Whether Porter will be making the slightly longer walk to the Wizards locker room on a permanent basis will be determined June 27 at the NBA draft. Porter’s workout on Friday with Washington, which holds the No. 3 pick, was the first of three sessions he will undergo prior to the draft. Next week, the versatile forward is expected to work out with Cleveland and Orlando, which hold the Nos. 1 and 2 picks, respectively.

Joining Porter on the practice court Friday were forwards Ryan Evans (Wisconsin), Jackie Carmichael (Illinois State) and Viktor Gaddefors (Sweden) as well as guards Kevin Dillard (Dayton) and Bruce Massey (Middle Tennessee), who played locally at Seneca Valley High.

During the portion of the workout open to reporters, Porter engaged in a shooting drill with Wizards assistant Sam Cassell, dribbling off a high screen before attempting a jumper from top of the key. The 20-year-old then went one-on-one in the post with Evans and Carmichael, scoring once and making a defensive stop.

Along with his local ties, the intrigue surrounding Porter stems from his diverse play and high motor, attributes that could potentially mesh well with Washington’s back court in John Wall and Bradley Beal.

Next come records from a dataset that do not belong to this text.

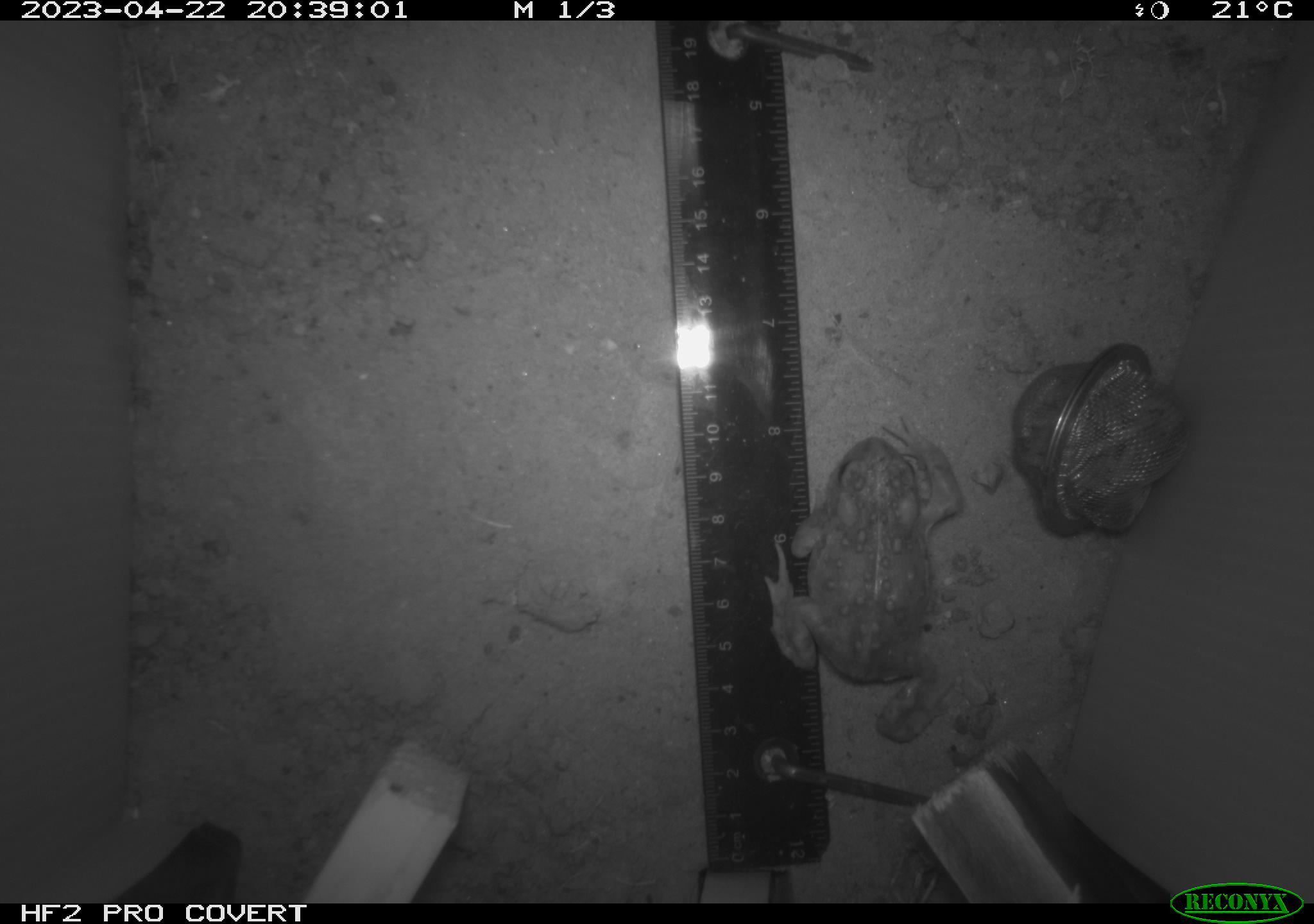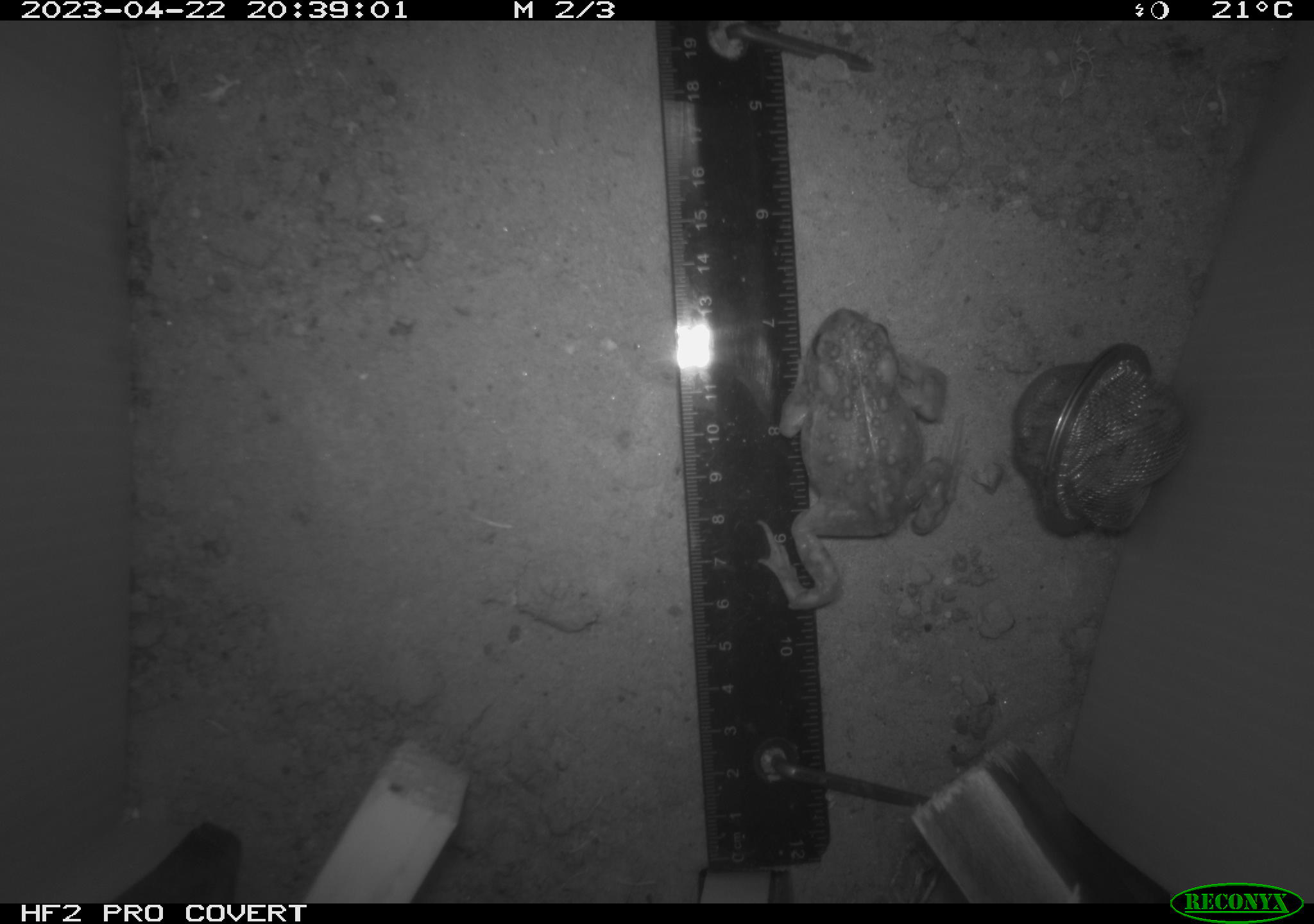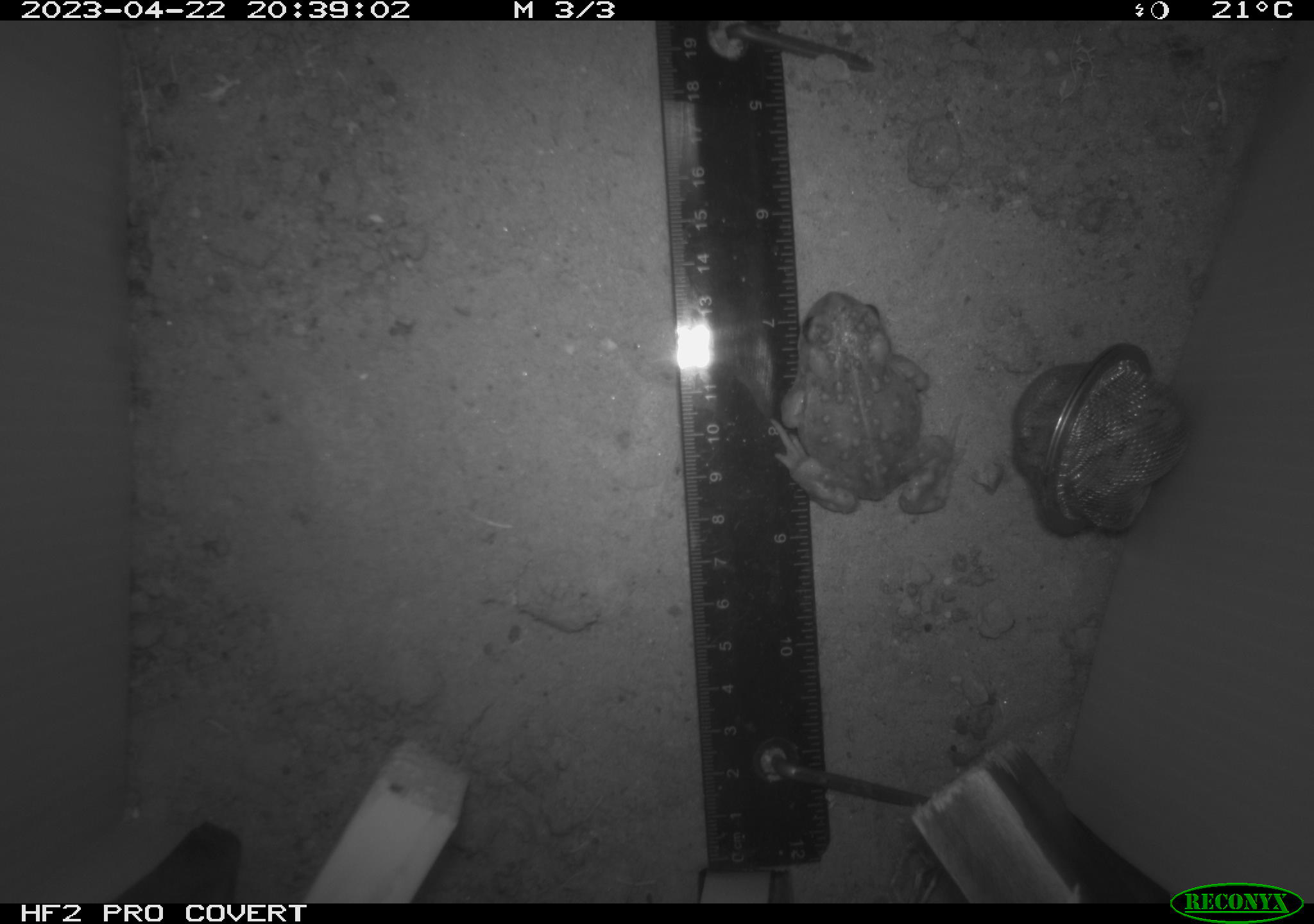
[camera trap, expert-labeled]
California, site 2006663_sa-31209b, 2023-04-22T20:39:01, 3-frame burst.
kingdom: Animalia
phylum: Chordata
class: Amphibia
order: Anura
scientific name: Anura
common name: frogs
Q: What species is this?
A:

“I feel like my versatility will translate very well in the NBA, being the person that rebounds, gets up the floor and looks to make plays,” Porter said following his workout. “I feel like [the Wizards] would be getting a decent guy that’s coming in, just being down to the earth and ready to work hard and do anything for the team.”

Porter averaged 16.2 points and 7.5 rebounds last season at Georgetown, earning Big East player of the year honors and becoming the program’s first consensus first-team All-American since Allen Iverson. In preparation for the next level, Porter said he’s talked with former Hoyas Jeff Green, Roy Hibbert and Greg Monroe in addition to working with a personal trainer to improve his ballhandling and shooting.

“Georgetown did a terrific job of preparing me,” Porter said of his two seasons as a Hoya. “Reading the game and how it is. … [Playing defense in the post] is something we had to do, whether it’s against bigger guys or quicker guys. I was able to hold my own in the post this year.”

Porter’s lanky build and defensive ability has led several scouts to draw comparisons with Memphis Grizzlies forward Tayshaun Prince. While Porter said he plans to tread his own path as an NBA player, he acknowledged that his versatile skill set would suit the Wizards’ style of play.

Wall “is a pass-first guard. He gets in the paint and creates for others and I definitely see him creating for me and others to get wide-open looks,” Porter said. “I have a fan base here. I’m very comfortable here. … I think it would be a good fit.”